Bases: CompositeStage[DocumentBatch, DocumentBatch]

Parent class for FineWebEduClassifier, FineWebMixtralEduClassifier, and FineWebNemotronEduClassifier, since their implementations are almost identical.

Parameters:

model_identifier
str

The identifier of the Hugging Face model.

cache_dir
str | NoneDefaults to None

The Hugging Face cache directory. Defaults to None.

label_field
strDefaults to 'preds'

The name of the prediction column.

float_score_field
strDefaults to 'float_score'

The name of the float score column.

int_score_field
strDefaults to 'int_score'

The name of the integer score column.

text_field
strDefaults to 'text'

The name of the text field in the input data. Defaults to “text”.

filter_by
list[str] | NoneDefaults to None

For categorical classifiers, the list of labels to filter the data by. Defaults to None.

max_chars
int | NoneDefaults to None

Limits the total number of characters that can be fed to the tokenizer. If None, text will not be truncated. Defaults to None.

max_seq_length
intDefaults to MAX_SEQ_LENGTH

Limits the total sequence returned by the tokenizer so that it has a maximum length. Defaults to 512.

sort_by_length
boolDefaults to True

Whether to sort the input data by the length of the input tokens. Sorting is encouraged to improve the performance of the inference model. Defaults to True.

model_inference_batch_size
intDefaults to 256

The size of the batch for model inference. Defaults to 256.

autocast
boolDefaults to True

Whether to use autocast. When True, we trade off minor accuracy for faster inference. Defaults to True.

**WHAT YOU WILL DO**.
1. In the classifier documentation, what happens when the autocast parameter is True?
2. Summarize the classifier documentation in two sentences.

**RECORD EXTRACTS**.
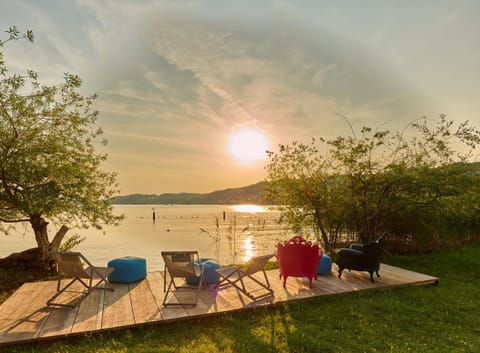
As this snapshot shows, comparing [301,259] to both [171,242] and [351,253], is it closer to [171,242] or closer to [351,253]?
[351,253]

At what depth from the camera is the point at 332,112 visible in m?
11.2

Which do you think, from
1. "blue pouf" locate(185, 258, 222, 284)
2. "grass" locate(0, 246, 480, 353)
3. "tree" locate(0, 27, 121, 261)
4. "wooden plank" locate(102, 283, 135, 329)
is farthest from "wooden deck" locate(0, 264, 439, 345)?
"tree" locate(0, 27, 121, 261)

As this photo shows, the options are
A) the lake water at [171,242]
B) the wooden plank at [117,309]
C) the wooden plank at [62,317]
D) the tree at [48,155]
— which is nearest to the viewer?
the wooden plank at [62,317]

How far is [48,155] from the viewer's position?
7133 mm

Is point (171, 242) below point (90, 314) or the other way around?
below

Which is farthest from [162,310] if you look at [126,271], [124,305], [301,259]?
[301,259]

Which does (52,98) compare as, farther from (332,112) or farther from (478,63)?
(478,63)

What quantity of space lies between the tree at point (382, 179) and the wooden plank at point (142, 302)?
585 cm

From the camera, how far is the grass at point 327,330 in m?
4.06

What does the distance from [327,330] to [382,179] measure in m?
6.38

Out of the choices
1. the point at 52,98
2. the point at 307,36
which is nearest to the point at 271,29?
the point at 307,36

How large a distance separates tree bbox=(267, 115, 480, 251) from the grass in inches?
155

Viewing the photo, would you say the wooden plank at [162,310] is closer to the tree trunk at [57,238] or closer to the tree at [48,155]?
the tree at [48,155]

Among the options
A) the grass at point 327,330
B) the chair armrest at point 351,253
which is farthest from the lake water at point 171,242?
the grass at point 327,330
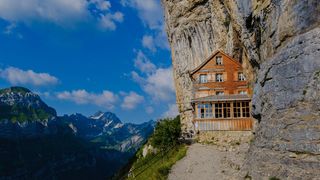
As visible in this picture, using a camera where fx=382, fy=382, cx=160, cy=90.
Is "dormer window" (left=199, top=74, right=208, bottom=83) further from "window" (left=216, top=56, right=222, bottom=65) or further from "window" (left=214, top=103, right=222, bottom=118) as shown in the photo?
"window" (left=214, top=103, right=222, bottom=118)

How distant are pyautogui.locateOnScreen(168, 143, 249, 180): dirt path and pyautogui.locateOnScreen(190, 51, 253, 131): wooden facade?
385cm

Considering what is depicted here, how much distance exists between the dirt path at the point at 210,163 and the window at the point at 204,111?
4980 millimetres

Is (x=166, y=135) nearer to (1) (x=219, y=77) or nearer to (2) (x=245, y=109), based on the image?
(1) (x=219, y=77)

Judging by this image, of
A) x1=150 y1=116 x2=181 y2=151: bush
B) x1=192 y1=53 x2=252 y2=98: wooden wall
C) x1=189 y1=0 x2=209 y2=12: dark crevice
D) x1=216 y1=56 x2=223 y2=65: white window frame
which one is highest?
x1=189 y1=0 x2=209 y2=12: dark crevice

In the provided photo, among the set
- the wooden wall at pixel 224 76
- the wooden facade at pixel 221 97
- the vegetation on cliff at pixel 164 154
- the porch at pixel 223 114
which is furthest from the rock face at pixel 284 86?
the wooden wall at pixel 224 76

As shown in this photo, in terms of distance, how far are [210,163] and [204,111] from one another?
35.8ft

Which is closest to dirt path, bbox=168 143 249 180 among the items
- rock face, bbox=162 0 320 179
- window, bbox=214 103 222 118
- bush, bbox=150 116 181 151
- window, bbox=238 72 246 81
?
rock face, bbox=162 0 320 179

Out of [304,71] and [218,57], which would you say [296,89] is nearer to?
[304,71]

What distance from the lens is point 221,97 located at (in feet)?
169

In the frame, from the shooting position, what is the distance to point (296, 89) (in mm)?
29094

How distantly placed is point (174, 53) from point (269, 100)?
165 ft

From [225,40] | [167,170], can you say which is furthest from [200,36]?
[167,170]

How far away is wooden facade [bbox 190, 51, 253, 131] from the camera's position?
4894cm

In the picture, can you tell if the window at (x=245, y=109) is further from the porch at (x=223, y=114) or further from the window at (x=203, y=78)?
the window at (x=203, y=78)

**OUTPUTS IN ORDER**.
1. Minor accuracy is traded off for faster inference.

2. The classifier documentation describes a parent class for FineWebEduClassifier, FineWebMixtralEduClassifier, and FineWebNemotronEduClassifier, whose implementations are almost identical. Its parameters set the Hugging Face model identifier and cache directory, the names of the prediction, score, and text fields, the labels to filter by, limits on characters and sequence length, sorting by token length, the inference batch size, and whether to use autocast.